Most recently, the crackdown has shifted to firms listed, or preparing to list, in the U.S., owing not least to new U.S. regulations that require Chinese firms to hand over customer data to auditors. In a Weibo post, Didi vice president Li Min insisted that “Didi stores all domestic user data at servers in China. It is absolutely not possible to pass data to the United States.” On Saturday, China’s cyberspace regulator proposed that any company with data on more than one million customers—for China, an extremely low bar—must go through a cybersecurity review before listing overseas.
“What we’re reading over and over again is people saying, ‘excuse me, Didi, your priorities are backwards,’” says Schaefer. “First you need to get compliant with local regulations and then you can go abroad.”
Investor confidence in Chinese tech firms
What does this mean for investor confidence in China? Despite Sino-U.S. relations spiraling to a historic low, a record $12.5 billion has been raised in 34 U.S. offerings made by Chinese firms so far in 2021. But in recent weeks, five Chinese tech firms have nixed their U.S. IPOs—a combined value of over $1.4 billion—and the 17 others scheduled for this year are now clouded in doubt.
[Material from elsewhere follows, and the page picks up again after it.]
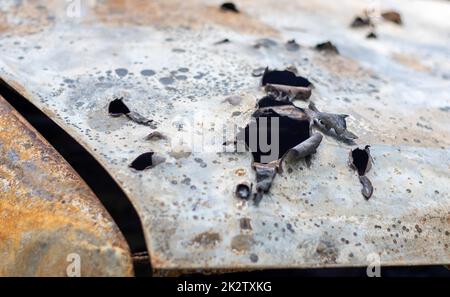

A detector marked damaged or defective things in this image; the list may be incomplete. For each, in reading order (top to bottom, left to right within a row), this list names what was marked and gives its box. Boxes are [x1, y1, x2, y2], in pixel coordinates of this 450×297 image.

rusted metal [0, 95, 134, 276]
On Monday, the Wall Street Journal reported that TikTok parent ByteDance—valued at some $180 billion—was pausing its IPO plans while it gets to grips with the new regulations.
China’s tech stocks have lost over $800 billion in combined value since February, and some argue the boom is officially over. CNBC’s Jim Cramer, who had urged investors to snap up Didi shares prior to the IPO, dramatically changed tact on Tuesday. “You’re a moron if you buy a Chinese deal after this,” he said. “Why do you need to put your capital at risk?”
The question is whether this cooling also extends to private investment. Deal values from venture capital and private equity-backed buyouts in China reached $74.3 billion in the first quarter of 2021, according to financial information provider Preqin. But “With India and Southeast Asia coming on strong, private equity investors have already been turning there and reducing their China venture investment in favor of these next, emerging markets,” says Rebecca Fannin, author of Tech Titans of China. “I think this trend will continue given the uncertainty from China.”
This is not just bad news for investors. After all, China requires capital if it is to upgrade its industrial production and meet myriad other development goals. President Xi Jinping’s stated aim to go carbon neutral by 2060, for one, requires an estimated $15 trillion investment over the next decade or two. “China can’t do that by itself,” says Sung.
The ball, of course, is in Beijing’s court. Schaefer says the next two to three years of cementing this new regulatory framework are going to be “rough and tumble, breaking some eggs to make this omelet.” But on the plus side, China’s regulators don’t operate on an election cycle, and are typically looking 10 years, 20 years, or longer into the future.
“Investors are rightly wary at this time,” says Schaefer. “But we’re also hearing that smart money buys the dips.”